The Daily Offices

The Daily Offices from the Anglican Book of Common Prayer, (Canada 1962), including daily Bible readings and occasional sermons from the Cathedral of the Annunication of the Blessed Virgin Mary in Ottawa

Monday, March 21, 2005

The Passion of Jesus Christ, our Saviour

THE PASSION OF JESUS CHRIST, OUR SAVIOUR

In a stable in Bethlehem a young woman gave birth to a baby boy. Such humble surroundings. Such an inauspicious beginning. But what a journey began there.

Some 30 years later, the baby now a man, he sowed among his people the most profound revolution in human history; different from every other revolution before or since.

His reward, after just three years of love filled ministry, was the hatred of his people’s leaders, a hatred which grew to nakedly murderous proportions.

Betrayed by one of his closest, hand picked followers; sold for 30 pieces of silver, he is bound and brought like a common criminal before the authority of a foreign power.

False accusations made against him, he is subjected to a travesty of a trial.

Condemned. Scourged by cruel soldiers, the flesh is stripped from his body; laying bare his bones. Then treated by those same soldiers with utter contempt, a crown of thorns pressed onto his head, his vision blurred by the pain and by his own blood. They play with him.

Exhausted and in agony he is given a heavy wooden cross to carry, up a hill, through crowds of jeering onlookers, uncomprehending in their frenzy. Three times he falls. Only one brave woman shows him a measure of compassion, wiping his blood and sweat stained face.

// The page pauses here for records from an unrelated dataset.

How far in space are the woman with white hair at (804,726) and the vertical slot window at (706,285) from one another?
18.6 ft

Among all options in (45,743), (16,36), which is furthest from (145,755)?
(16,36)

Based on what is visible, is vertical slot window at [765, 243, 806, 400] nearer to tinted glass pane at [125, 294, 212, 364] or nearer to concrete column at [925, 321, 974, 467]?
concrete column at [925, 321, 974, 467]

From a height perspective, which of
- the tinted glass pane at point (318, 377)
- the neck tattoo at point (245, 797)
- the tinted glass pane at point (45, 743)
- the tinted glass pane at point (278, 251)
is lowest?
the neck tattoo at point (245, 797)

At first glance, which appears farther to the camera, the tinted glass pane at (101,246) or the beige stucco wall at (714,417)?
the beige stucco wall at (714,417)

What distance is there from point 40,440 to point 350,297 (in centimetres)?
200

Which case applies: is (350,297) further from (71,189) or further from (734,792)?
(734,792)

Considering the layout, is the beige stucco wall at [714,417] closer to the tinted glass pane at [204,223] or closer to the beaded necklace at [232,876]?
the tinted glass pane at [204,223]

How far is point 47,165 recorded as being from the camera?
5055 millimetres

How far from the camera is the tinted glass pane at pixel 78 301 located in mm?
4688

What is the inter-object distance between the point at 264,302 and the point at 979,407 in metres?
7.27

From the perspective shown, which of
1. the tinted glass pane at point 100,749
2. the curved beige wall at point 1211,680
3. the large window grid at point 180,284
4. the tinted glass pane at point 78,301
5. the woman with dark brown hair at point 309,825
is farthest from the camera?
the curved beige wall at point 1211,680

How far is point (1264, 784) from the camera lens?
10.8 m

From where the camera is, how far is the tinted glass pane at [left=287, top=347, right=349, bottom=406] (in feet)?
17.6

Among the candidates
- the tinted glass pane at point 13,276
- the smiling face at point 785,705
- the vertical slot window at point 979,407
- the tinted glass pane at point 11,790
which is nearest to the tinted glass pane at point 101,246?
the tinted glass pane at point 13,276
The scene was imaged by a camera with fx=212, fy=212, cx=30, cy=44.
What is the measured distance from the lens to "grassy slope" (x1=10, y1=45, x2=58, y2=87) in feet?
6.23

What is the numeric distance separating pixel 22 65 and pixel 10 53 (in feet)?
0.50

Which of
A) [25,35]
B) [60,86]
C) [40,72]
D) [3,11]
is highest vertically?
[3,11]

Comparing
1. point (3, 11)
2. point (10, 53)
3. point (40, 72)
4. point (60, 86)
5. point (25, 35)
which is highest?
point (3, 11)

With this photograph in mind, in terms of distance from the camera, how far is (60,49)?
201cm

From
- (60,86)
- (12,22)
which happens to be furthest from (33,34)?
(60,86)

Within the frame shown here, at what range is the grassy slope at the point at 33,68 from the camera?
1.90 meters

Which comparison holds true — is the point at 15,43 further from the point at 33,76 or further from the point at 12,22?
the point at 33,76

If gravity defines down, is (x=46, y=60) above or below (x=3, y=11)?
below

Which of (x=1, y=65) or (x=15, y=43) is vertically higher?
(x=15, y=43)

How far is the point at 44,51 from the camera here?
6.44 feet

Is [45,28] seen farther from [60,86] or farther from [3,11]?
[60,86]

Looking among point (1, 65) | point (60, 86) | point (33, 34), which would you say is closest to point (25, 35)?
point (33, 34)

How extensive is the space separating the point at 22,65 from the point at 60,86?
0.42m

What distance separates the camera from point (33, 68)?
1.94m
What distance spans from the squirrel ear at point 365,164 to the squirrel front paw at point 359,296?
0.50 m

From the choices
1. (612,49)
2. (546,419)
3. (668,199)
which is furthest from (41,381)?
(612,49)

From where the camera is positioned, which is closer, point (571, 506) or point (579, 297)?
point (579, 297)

On the hill, at a place called Golgotha, the cross is laid on the ground. He is thrown down upon it and nailed to it. The cross is hoisted upright, thudding down into a hole in the ground, racking his ravaged body with yet more spasms of ferocious pain.

And there he is left to die, suffocating slowly, the taunting cries of the people filling his ears; the sour taste of vinegar fouling his parched mouth.

Only the closeness of his heartbroken mother and a few of his beloved friends give him comfort.

He speaks his last words, Father into thy hands I commend my spirit.

He breathes his last breath.

The journey began in that humble stable has ended.

Yet it has not ended. Indeed it never really began in the stable. This journey always was and always will be. For this figure on the cross was Jesus Christ, the Son of God. In the beginning was the Word and the Word was with God and the Word was God.

And that cross the Incarnate Lord carried up that hill was light, so very light compared to his real burden. For he carried the sin of the world up that hill and onto that cross.

Every bleeding wound on his body a million, million sins.

Every gasping, rasping breath of searing agony a million, million sins.

Every hammer blow on each nail carrying around the hills the echoes of a million, million sins.

I, if I be lifted up will draw all men unto me, he said. And so the hill of Calvary became the high altar of the world. The altar on which a sacrifice was made so complete and so perfect that no crime is beyond the redemption of the atonement.

The altar from which a Love so completely beyond our imagination reaches out to us.

The altar from which comes our encouragement, our hope, our certainty that God wants us in his heavenly home.

Archbishop Laud said on the scaffold, Jesus Christ traversed the valley of death and as a consequence, we only have to traverse the valley of the shadow of death.

We can never thank Jesus Christ enough for his Passion. We can only try, earnestly and constantly by learning of his life and following his blessed footsteps as closely as we can. His agony calls us at least to do that; to try very, very hard, calling upon God to help us when we falter and fail.

Now to Jesus Christ, sacrificed for us, atonement for our sins, our only Saviour and our living King, be all honour and glory, world without end. Amen.